** BEGIN Data **

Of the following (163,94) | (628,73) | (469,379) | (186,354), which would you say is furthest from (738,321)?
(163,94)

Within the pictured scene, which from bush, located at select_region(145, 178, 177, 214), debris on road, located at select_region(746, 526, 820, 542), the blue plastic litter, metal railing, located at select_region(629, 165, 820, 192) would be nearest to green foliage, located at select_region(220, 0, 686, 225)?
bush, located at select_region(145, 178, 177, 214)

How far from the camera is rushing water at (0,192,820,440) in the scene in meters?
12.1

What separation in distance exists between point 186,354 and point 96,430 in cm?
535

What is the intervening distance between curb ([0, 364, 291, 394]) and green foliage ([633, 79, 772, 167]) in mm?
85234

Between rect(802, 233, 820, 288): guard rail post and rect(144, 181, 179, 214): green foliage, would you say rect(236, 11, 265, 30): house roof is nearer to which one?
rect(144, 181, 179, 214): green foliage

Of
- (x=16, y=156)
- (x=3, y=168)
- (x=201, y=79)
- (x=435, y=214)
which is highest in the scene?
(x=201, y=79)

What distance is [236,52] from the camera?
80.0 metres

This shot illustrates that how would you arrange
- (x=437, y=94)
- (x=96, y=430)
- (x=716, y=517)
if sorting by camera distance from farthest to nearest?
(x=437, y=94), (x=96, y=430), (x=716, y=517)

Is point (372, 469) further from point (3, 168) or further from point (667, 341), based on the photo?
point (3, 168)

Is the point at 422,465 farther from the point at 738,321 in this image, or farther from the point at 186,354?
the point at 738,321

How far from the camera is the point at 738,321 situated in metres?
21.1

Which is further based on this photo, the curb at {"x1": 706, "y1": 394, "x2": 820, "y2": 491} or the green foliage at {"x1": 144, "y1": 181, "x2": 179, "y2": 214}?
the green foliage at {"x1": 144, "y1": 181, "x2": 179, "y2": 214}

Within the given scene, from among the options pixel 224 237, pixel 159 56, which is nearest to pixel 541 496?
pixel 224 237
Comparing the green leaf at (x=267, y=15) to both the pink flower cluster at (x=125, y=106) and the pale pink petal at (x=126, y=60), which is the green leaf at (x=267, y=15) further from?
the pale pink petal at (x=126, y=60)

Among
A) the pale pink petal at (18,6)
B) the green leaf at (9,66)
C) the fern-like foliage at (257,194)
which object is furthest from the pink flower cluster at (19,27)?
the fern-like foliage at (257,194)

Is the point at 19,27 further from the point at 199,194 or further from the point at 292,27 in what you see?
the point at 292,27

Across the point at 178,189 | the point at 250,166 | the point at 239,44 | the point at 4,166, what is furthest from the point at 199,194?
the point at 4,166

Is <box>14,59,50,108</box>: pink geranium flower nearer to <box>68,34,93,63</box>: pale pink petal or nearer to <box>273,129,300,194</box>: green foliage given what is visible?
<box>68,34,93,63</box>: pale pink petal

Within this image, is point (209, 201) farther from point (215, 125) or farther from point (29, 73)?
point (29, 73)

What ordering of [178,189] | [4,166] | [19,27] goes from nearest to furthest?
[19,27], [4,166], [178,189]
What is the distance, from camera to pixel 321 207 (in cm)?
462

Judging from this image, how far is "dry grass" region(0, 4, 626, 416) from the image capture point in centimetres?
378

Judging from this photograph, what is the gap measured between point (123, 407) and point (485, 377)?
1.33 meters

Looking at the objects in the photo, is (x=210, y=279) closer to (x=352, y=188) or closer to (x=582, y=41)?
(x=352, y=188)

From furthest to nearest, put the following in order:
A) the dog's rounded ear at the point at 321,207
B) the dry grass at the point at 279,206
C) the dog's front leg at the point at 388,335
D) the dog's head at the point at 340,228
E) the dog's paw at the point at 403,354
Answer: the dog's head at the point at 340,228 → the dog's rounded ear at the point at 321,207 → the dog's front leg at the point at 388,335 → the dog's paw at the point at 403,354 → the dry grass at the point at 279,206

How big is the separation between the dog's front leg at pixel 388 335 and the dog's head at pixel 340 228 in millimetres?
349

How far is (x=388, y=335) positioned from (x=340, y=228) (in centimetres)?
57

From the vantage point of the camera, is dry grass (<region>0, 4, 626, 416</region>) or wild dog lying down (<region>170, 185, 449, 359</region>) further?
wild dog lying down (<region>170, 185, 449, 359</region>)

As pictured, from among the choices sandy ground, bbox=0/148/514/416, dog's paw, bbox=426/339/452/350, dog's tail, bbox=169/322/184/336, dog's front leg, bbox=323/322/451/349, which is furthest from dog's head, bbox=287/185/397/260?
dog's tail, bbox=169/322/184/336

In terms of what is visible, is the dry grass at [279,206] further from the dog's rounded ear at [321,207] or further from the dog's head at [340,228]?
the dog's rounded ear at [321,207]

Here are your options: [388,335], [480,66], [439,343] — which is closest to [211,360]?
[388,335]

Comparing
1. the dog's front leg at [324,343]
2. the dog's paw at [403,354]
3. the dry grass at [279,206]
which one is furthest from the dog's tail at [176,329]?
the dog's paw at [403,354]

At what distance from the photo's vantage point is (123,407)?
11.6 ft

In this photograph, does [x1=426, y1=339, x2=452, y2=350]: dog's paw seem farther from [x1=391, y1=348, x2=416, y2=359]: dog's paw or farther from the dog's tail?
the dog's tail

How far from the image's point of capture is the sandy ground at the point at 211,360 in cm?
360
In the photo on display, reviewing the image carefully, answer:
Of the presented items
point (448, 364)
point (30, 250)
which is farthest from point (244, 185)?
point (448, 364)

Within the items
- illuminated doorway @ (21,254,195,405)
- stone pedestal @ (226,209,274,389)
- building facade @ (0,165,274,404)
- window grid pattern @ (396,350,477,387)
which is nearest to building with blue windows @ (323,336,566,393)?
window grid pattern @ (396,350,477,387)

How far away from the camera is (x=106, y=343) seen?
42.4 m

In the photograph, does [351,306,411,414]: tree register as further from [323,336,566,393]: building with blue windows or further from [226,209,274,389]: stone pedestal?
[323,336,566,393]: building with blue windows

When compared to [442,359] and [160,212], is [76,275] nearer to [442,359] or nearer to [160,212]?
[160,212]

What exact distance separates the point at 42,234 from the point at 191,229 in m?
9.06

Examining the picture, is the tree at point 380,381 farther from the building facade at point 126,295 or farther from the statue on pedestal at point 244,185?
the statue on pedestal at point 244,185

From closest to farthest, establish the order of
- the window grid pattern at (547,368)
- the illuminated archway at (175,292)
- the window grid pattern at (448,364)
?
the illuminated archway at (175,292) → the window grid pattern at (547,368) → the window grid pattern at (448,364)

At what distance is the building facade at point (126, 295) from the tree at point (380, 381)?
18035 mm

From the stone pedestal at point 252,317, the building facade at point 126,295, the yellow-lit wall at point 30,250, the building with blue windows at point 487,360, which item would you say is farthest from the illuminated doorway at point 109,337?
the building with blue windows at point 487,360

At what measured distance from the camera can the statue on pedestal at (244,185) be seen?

** END Data **

- Exercise task
Rewrite all the rows above with "camera" changed to "viewer" and nothing else altered.

- Complete output
Of the following (163,94) | (628,73) | (469,379) | (186,354), which would you say is furthest from (738,321)?
(163,94)

Within the pictured scene, which from bush, located at select_region(145, 178, 177, 214), debris on road, located at select_region(746, 526, 820, 542), the blue plastic litter, metal railing, located at select_region(629, 165, 820, 192) would be nearest to green foliage, located at select_region(220, 0, 686, 225)?
bush, located at select_region(145, 178, 177, 214)

How far from the viewer is rushing water at (0,192,820,440) in the scene in meters?
12.1

What separation in distance exists between point 186,354 and point 96,430 in cm?
535

What is the intervening distance between curb ([0, 364, 291, 394]) and green foliage ([633, 79, 772, 167]) in mm?
85234

Between rect(802, 233, 820, 288): guard rail post and rect(144, 181, 179, 214): green foliage, would you say rect(236, 11, 265, 30): house roof is nearer to which one?
rect(144, 181, 179, 214): green foliage

Of
- (x=16, y=156)
- (x=3, y=168)
- (x=201, y=79)
- (x=435, y=214)
which is highest in the scene?
(x=201, y=79)

What distance is [236,52] from the viewer?
80.0 metres

This shot illustrates that how would you arrange
- (x=437, y=94)
- (x=96, y=430)
- (x=716, y=517)
if sorting by viewer distance from farthest to nearest?
(x=437, y=94), (x=96, y=430), (x=716, y=517)

Is point (372, 469) further from point (3, 168) or further from point (667, 341), based on the photo?
point (3, 168)

Is the point at 422,465 farther from the point at 738,321 in this image, or farther from the point at 186,354?
the point at 738,321

How far from the viewer is the point at 738,321 situated in metres?
21.1

Which is further based on this photo, the curb at {"x1": 706, "y1": 394, "x2": 820, "y2": 491} or the green foliage at {"x1": 144, "y1": 181, "x2": 179, "y2": 214}?
the green foliage at {"x1": 144, "y1": 181, "x2": 179, "y2": 214}

Within the given scene, from among the options pixel 224 237, pixel 159 56, which is nearest to pixel 541 496?
pixel 224 237
Comparing the green leaf at (x=267, y=15) to both the pink flower cluster at (x=125, y=106) and the pale pink petal at (x=126, y=60), which is the green leaf at (x=267, y=15) further from?
the pale pink petal at (x=126, y=60)

Among
A) the pale pink petal at (18,6)
B) the green leaf at (9,66)
C) the fern-like foliage at (257,194)
which object is furthest from the pink flower cluster at (19,27)?
the fern-like foliage at (257,194)

Is the point at 19,27 further from the point at 199,194 or further from the point at 292,27 in what you see?
the point at 292,27

Across the point at 178,189 | the point at 250,166 | the point at 239,44 | the point at 4,166, what is furthest from the point at 199,194?
the point at 4,166

Is <box>14,59,50,108</box>: pink geranium flower nearer to <box>68,34,93,63</box>: pale pink petal or nearer to <box>273,129,300,194</box>: green foliage given what is visible?
<box>68,34,93,63</box>: pale pink petal

Within this image, is point (209, 201) farther from point (215, 125) or farther from point (29, 73)?
point (29, 73)

What ordering of [178,189] | [4,166] | [19,27] goes from nearest to furthest?
[19,27], [4,166], [178,189]
What is the distance, from viewer to pixel 321 207 (in cm)?
462

Judging from this image, how far is "dry grass" region(0, 4, 626, 416) from the image capture point in centimetres?
378

Judging from this photograph, what is the gap measured between point (123, 407) and point (485, 377)?
1.33 meters

Looking at the objects in the photo, is (x=210, y=279) closer to (x=352, y=188) or closer to (x=582, y=41)?
(x=352, y=188)

From furthest to nearest, put the following in order:
A) the dog's rounded ear at the point at 321,207
B) the dry grass at the point at 279,206
C) the dog's front leg at the point at 388,335
D) the dog's head at the point at 340,228
E) the dog's paw at the point at 403,354
Answer: the dog's head at the point at 340,228 → the dog's rounded ear at the point at 321,207 → the dog's front leg at the point at 388,335 → the dog's paw at the point at 403,354 → the dry grass at the point at 279,206

How big is the separation between the dog's front leg at pixel 388 335 and the dog's head at pixel 340 228 in millimetres?
349

How far is (x=388, y=335) positioned from (x=340, y=228) (in centimetres)?
57

From the vantage point of the viewer, is dry grass (<region>0, 4, 626, 416</region>) or wild dog lying down (<region>170, 185, 449, 359</region>) further?
wild dog lying down (<region>170, 185, 449, 359</region>)

As pictured, from among the choices sandy ground, bbox=0/148/514/416, dog's paw, bbox=426/339/452/350, dog's tail, bbox=169/322/184/336, dog's front leg, bbox=323/322/451/349, which is furthest from dog's head, bbox=287/185/397/260?
dog's tail, bbox=169/322/184/336

In terms of what is visible, is the dry grass at [279,206] further from the dog's rounded ear at [321,207] or further from the dog's head at [340,228]?
the dog's rounded ear at [321,207]

Here are your options: [388,335], [480,66], [439,343] — which is closest to [211,360]?
[388,335]

Comparing
1. the dog's front leg at [324,343]
2. the dog's paw at [403,354]
3. the dry grass at [279,206]
which one is furthest from the dog's tail at [176,329]?
the dog's paw at [403,354]

At what distance from the photo's vantage point is (123,407)?
11.6 ft

In this photograph, does [x1=426, y1=339, x2=452, y2=350]: dog's paw seem farther from [x1=391, y1=348, x2=416, y2=359]: dog's paw or farther from the dog's tail?
the dog's tail

How far from the image's point of capture is the sandy ground at the point at 211,360 in cm?
360
In the photo on display, reviewing the image carefully, answer:
Of the presented items
point (448, 364)
point (30, 250)
which is farthest from point (244, 185)?
point (448, 364)

Within the items
- illuminated doorway @ (21,254,195,405)
- stone pedestal @ (226,209,274,389)
- building facade @ (0,165,274,404)
- window grid pattern @ (396,350,477,387)
which is nearest to building with blue windows @ (323,336,566,393)?
window grid pattern @ (396,350,477,387)

How far away from the viewer is (x=106, y=343) seen?
42.4 m

In the photograph, does [351,306,411,414]: tree register as further from [323,336,566,393]: building with blue windows or further from [226,209,274,389]: stone pedestal?
[323,336,566,393]: building with blue windows

When compared to [442,359] and [160,212], is [76,275] nearer to [442,359] or nearer to [160,212]?
[160,212]

What exact distance separates the point at 42,234 from the point at 191,229 in m?
9.06

Examining the picture, is the tree at point 380,381 farther from the building facade at point 126,295 or farther from the statue on pedestal at point 244,185?
the statue on pedestal at point 244,185

From closest to farthest, establish the order of
- the window grid pattern at (547,368)
- the illuminated archway at (175,292)
- the window grid pattern at (448,364)
?
the illuminated archway at (175,292) → the window grid pattern at (547,368) → the window grid pattern at (448,364)

At what distance is the building facade at point (126, 295) from the tree at point (380, 381)?
18035 mm

From the stone pedestal at point 252,317, the building facade at point 126,295, the yellow-lit wall at point 30,250, the building with blue windows at point 487,360, which item would you say is farthest from the illuminated doorway at point 109,337?
the building with blue windows at point 487,360

At what measured distance from the viewer can the statue on pedestal at (244,185) be seen?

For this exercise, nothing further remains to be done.